FIRST WE ALL had to crowd into the cockpit, wearing our bomber jackets and big, goofy grins. Kelly the shutterbug took pictures of us. The view was stunning. I’m a Florida boy who’s never been anywhere. There was nothing like this in Florida. Not a speck of green to be seen anywhere. Rocks everywhere you looked, though this spot wasn’t as stony as the places where previous Mars probes had landed. It was midday, and the sky was a pale pinkish on the horizon and a deep blue straight up. Wisps of high cloud so thin you could barely see them. Dust, I think, not water.

The external thermometer was reading minus eight degrees, Fahrenheit.

“Time to suit up, don’t you think?” Travis said. He got no argument. We all trooped down to the crossroads deck and then down into the suit room.

[335] I don’t know if Dak and Kelly and Alicia were holding their breaths, as I was. We’d never discussed this part of the journey.

Who gets to be first? Who gets the headline in the history books, and who ends up in the fine print? Travis was the captain, so didn’t he have the right to be first? But, being the captain, didn’t he have an obligation to stay with his ship? And if he did, who would tell him? I wasn’t eager to try.

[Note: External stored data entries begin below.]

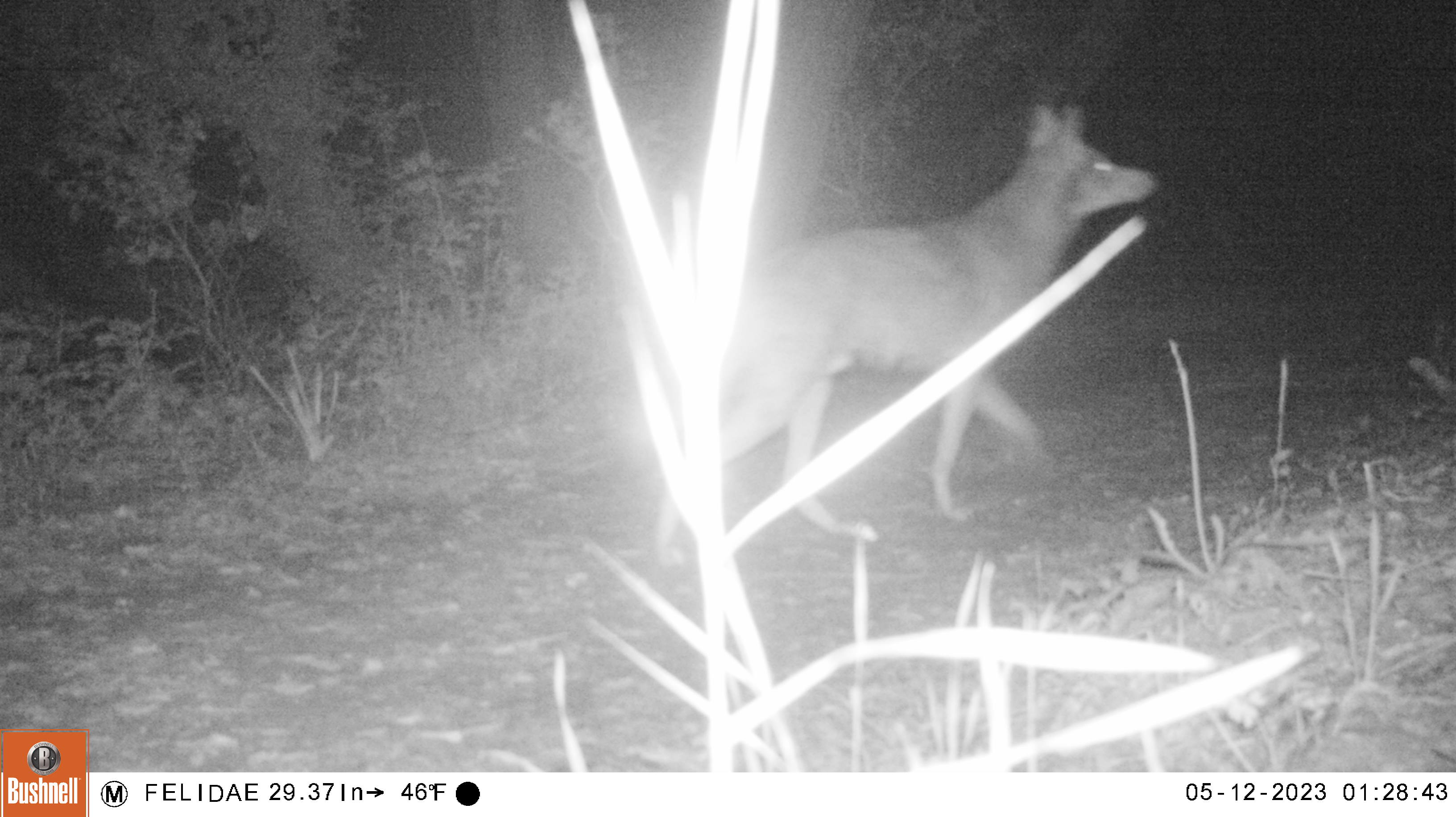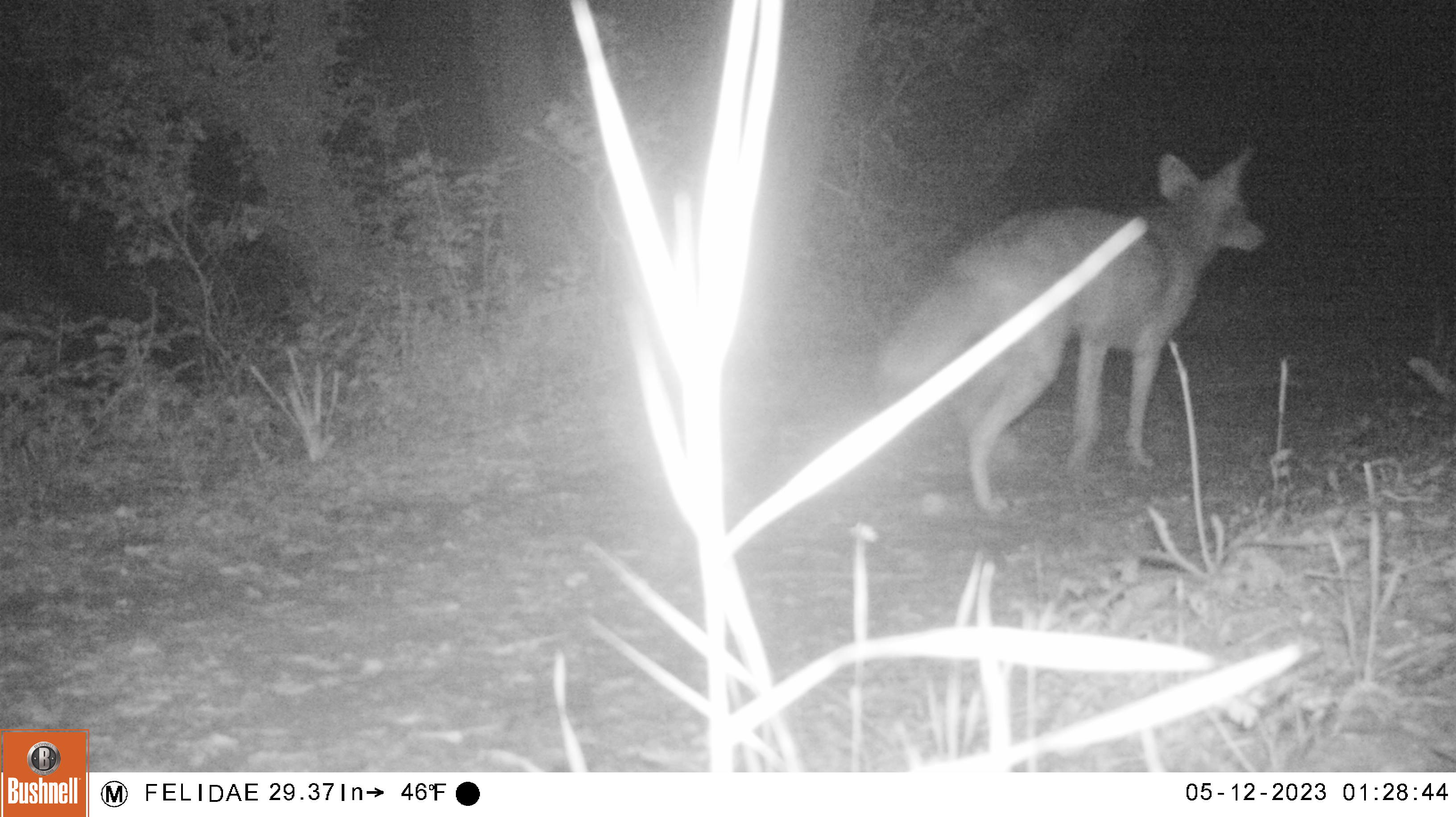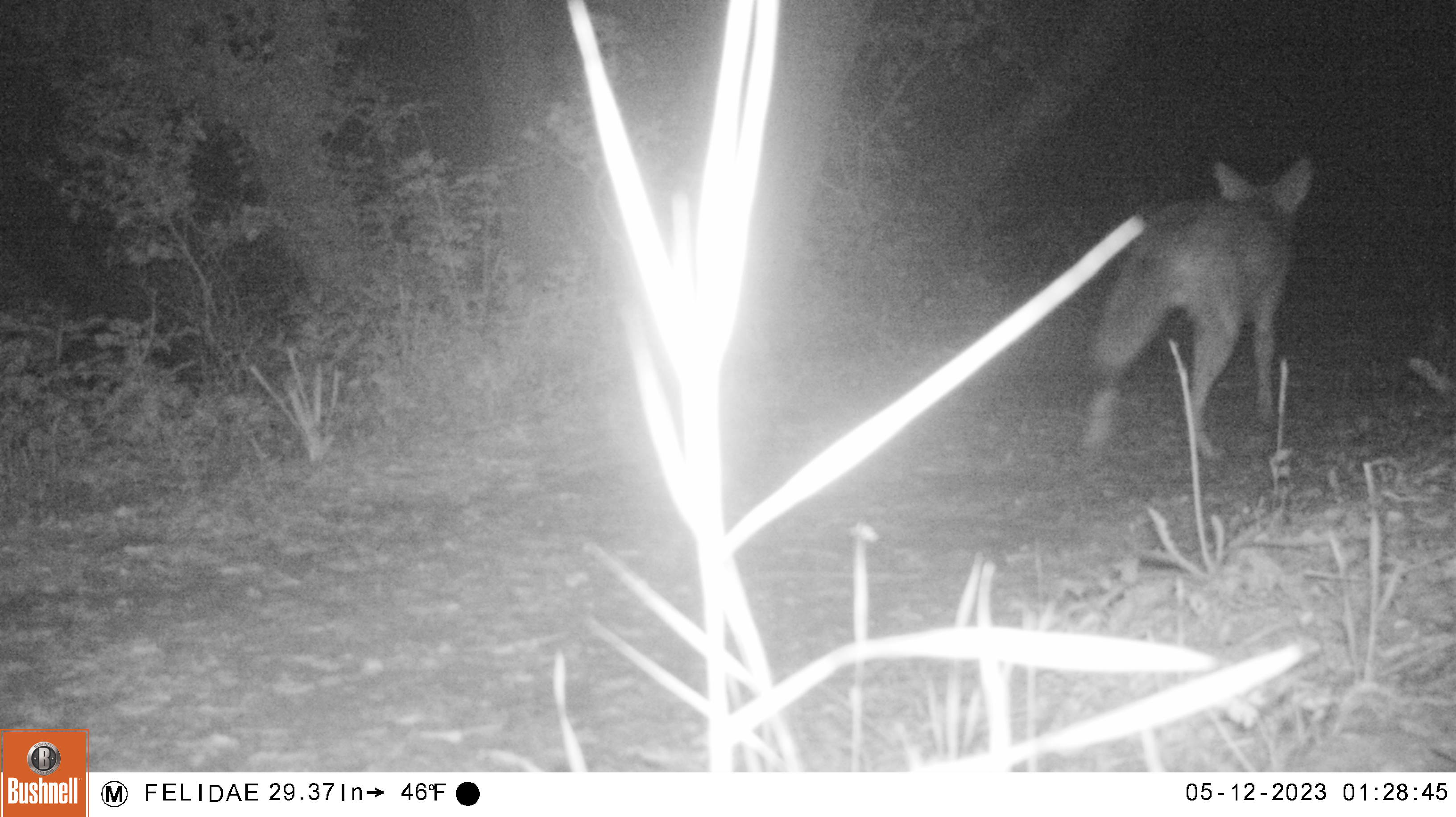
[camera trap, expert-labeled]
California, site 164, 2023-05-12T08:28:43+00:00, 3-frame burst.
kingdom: Animalia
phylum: Chordata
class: Mammalia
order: Carnivora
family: Canidae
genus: Canis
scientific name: Canis latrans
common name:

“You kids get to be first,” Travis said, and smiled at the guilty looks on our faces. “Sure, I’ve thought about it. But, plain truth, none of this would have happened without you four. And Mars belongs to the young. And… well, hell! Get your suits on before I change my mind and beat y’all out the door!”

We didn’t need more prompting. We all set new records getting into the things. Then down into the lock, Travis sealing the hatch behind us. Final suit checks, buddying each other. Then cycle the lock, watch the pressure equalize with the breath of carbon dioxide gas outside, and open the outer lock door.